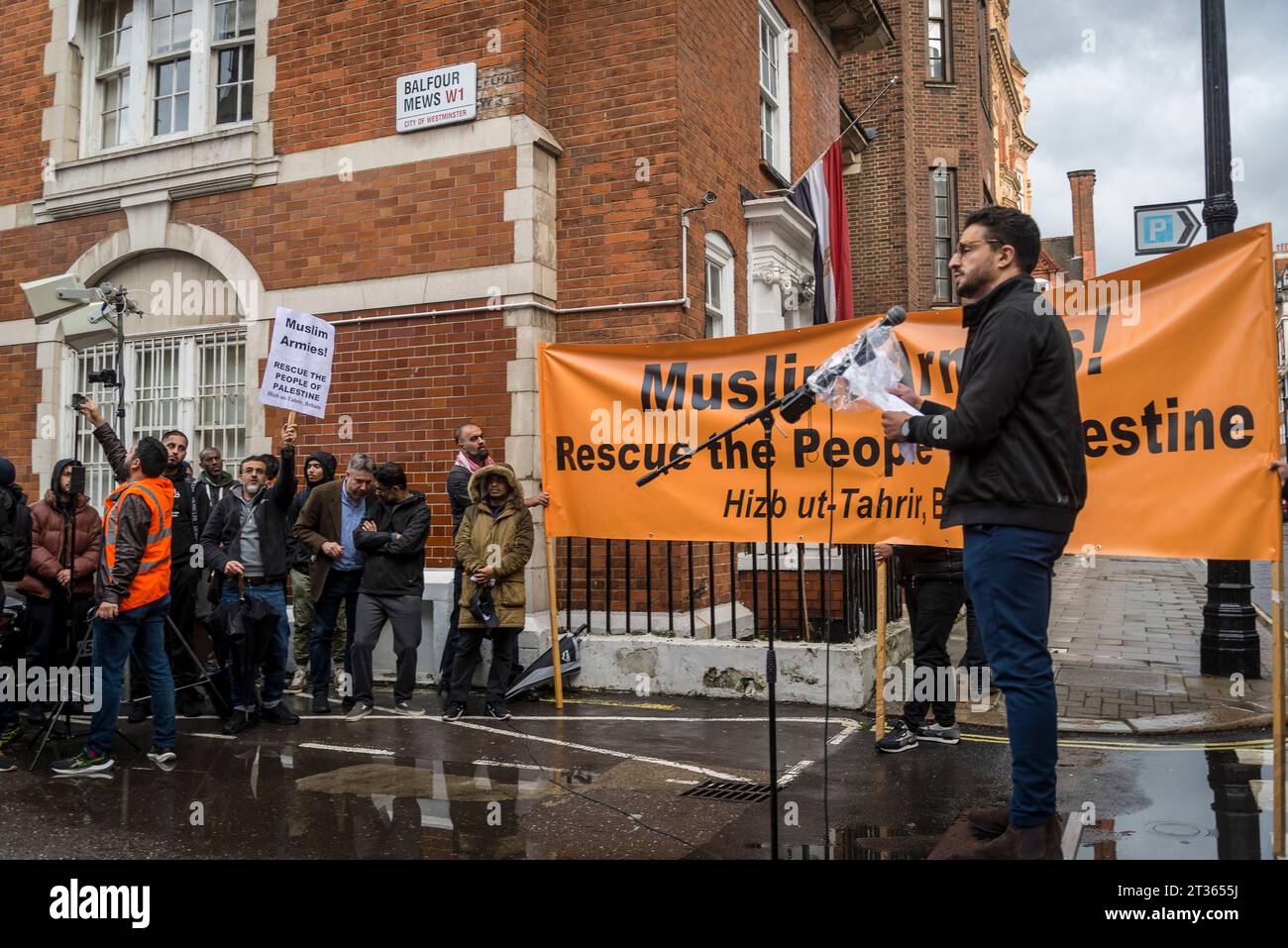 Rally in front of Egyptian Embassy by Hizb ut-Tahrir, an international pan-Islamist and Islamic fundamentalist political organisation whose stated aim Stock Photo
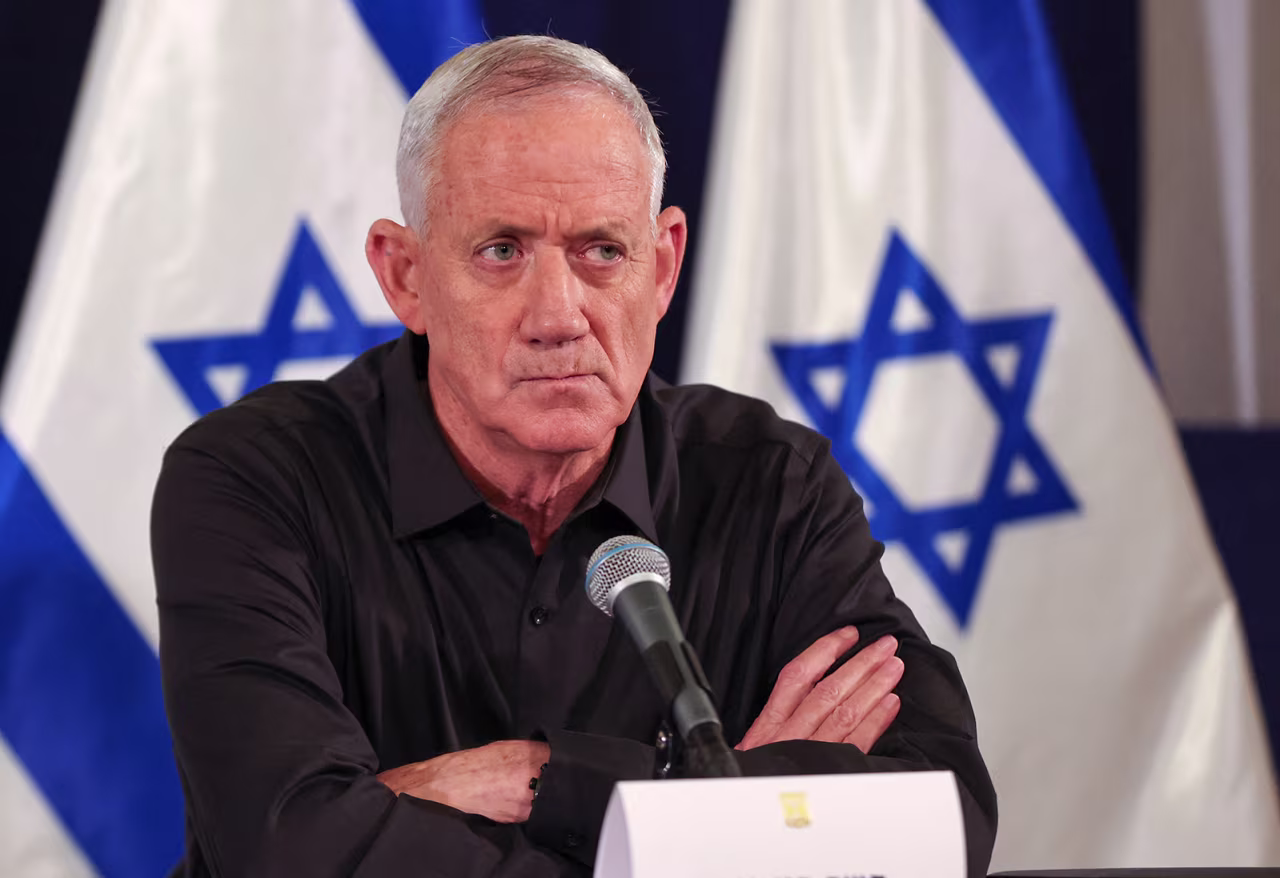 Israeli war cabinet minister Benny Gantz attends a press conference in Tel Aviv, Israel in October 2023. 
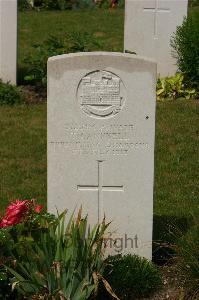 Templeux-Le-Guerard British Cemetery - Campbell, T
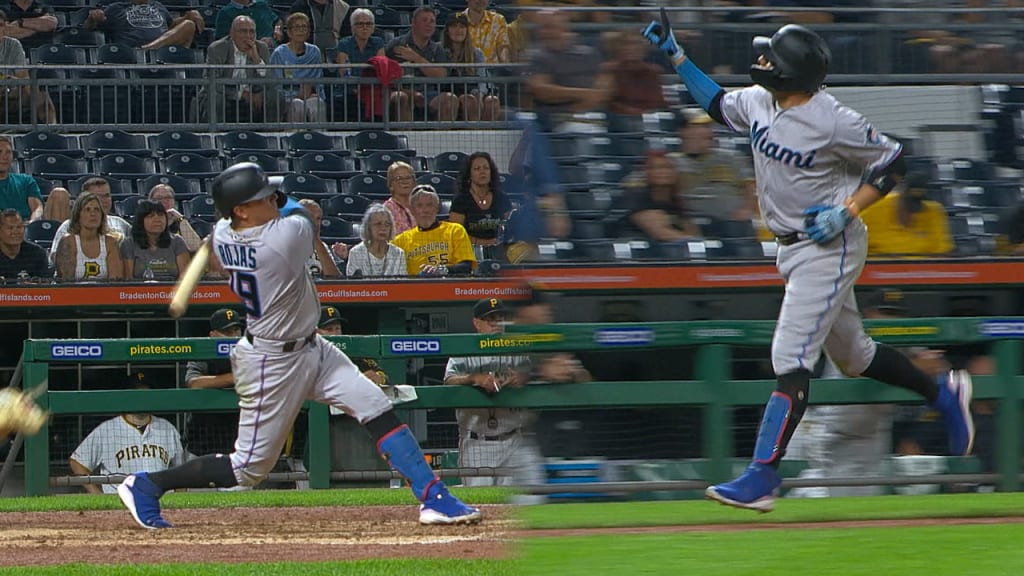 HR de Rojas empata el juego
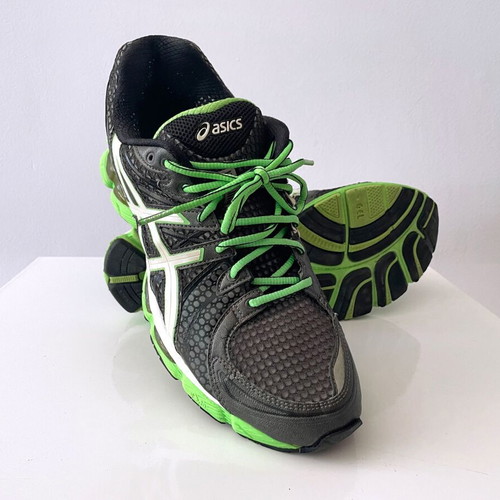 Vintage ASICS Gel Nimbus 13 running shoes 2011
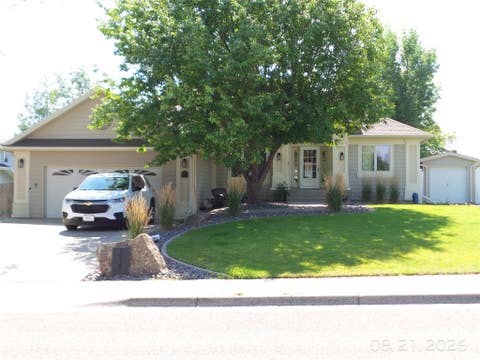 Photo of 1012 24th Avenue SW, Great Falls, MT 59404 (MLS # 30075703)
________________________
Rename "Photo" to "Image" throughout the records above and output every line, with all other text unchanged. Leave the pictures out of the output.

**SOLVED EXERCISE**
 Rally in front of Egyptian Embassy by Hizb ut-Tahrir, an international pan-Islamist and Islamic fundamentalist political organisation whose stated aim Stock Image
 Israeli war cabinet minister Benny Gantz attends a press conference in Tel Aviv, Israel in October 2023. 
 Templeux-Le-Guerard British Cemetery - Campbell, T
 HR de Rojas empata el juego
 Vintage ASICS Gel Nimbus 13 running shoes 2011
 Image of 1012 24th Avenue SW, Great Falls, MT 59404 (MLS # 30075703)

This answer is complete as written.